## Görev
Oyunla öğrenme üzerine olan metinde "Okul öncesi döneminin" sözleriyle açılıp "gerçekleştiği alan oyundur." sözleriyle kapanan bölümü, "Öğretmenler" yerine "Eğitimciler" koyarak yeniden yazın.

## Metin bölümü
※ ※ ※
2 Temmuz 2018 Pazartesi

OYNAYARAK ÖĞRENSİNLER

OYNAYARAK ÖĞRENSİNLER
Eğitim, doğduğumuz andan itibaren başlar. Eğitim süresince ailelerin çocuklarına doğru şartlarda, kaliteli bir eğitim verebilmesi ve ailenin okulun paralelinde ilerlemesi çocukların fiziksel zihinsel, duygusal ve sosyal açıdan gelişiminin sağlanması için çok önemlidir. Okul öncesi eğitim kurumları çocuğu hayata hazırlamada aileyi destekler; çünkü eğitim önce ailede başlar.
Okul öncesi döneminin en verimli bir şekilde tamamlanması için doğru kurumun seçilmesi çok önemlidir. Veli olarak bir anaokulundan beklentilerimizi doğru belirlemek ve bu beklentileri çocuklarımızın sınırının üstünde bir seviyeye taşımamak, bu süreçte kendi egolarımıza kapılıp çocuğu yanlış yönlendirip yıpratmamak ve okuldan soğutmamamız gerekir.
Anaokulu oyun oynama, oyunlarla öğrenme yeridir. Bir takım hırslara kapılıp çocuğumuzun kapasitesi üzerinde bir performans beklemek çocuğun gelecekte yaşayacağı sıkıntılara zemin hazırlamış olur. Öğretmenler çocukları oyun esnasında gözlemleyip değerlendirir ve onları daha iyi tanıma şansına sahip olurlar. Öğrenmenin en iyi gerçekleştiği alan oyundur.
Çocuklar oyun oynarken kendi rollerine bürünüp oyunun akışına kapılır giderler. Sahip oldukları karakterler onların tüm dünyası olur. Oyun sürecinde zaman zaman yemek yemeyi, tuvalete gitmeyi dahi unutabilirler. Okul öncesi dönemde çocuklar yönlendirilmekten ya da talimatlardan pek hoşlanmazlar. Kazanımlar oyunla verilmeye çalışıldığında öğrenme daha sağlıklı gerçekleşir ve çocuk oyunlarında kendini bulur. Anne babalar çocuklarını anaokuluna verirken çocukların oyun sürecinde olduklarını unutup kurumun eğitim öğretimini sorgulamaya başlar.
※ ※ ※
## Verilen bilgiler
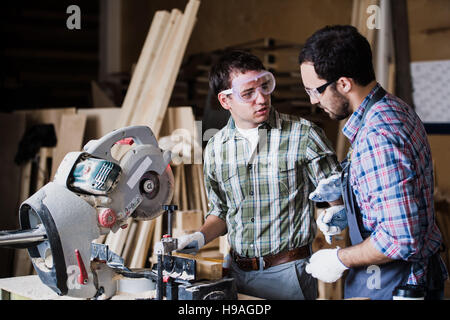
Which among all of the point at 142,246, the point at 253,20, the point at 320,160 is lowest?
the point at 142,246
※ ※ ※
## Yanıt
Okul öncesi döneminin en verimli bir şekilde tamamlanması için doğru kurumun seçilmesi çok önemlidir. Veli olarak bir anaokulundan beklentilerimizi doğru belirlemek ve bu beklentileri çocuklarımızın sınırının üstünde bir seviyeye taşımamak, bu süreçte kendi egolarımıza kapılıp çocuğu yanlış yönlendirip yıpratmamak ve okuldan soğutmamamız gerekir.
Anaokulu oyun oynama, oyunlarla öğrenme yeridir. Bir takım hırslara kapılıp çocuğumuzun kapasitesi üzerinde bir performans beklemek çocuğun gelecekte yaşayacağı sıkıntılara zemin hazırlamış olur. Eğitimciler çocukları oyun esnasında gözlemleyip değerlendirir ve onları daha iyi tanıma şansına sahip olurlar. Öğrenmenin en iyi gerçekleştiği alan oyundur.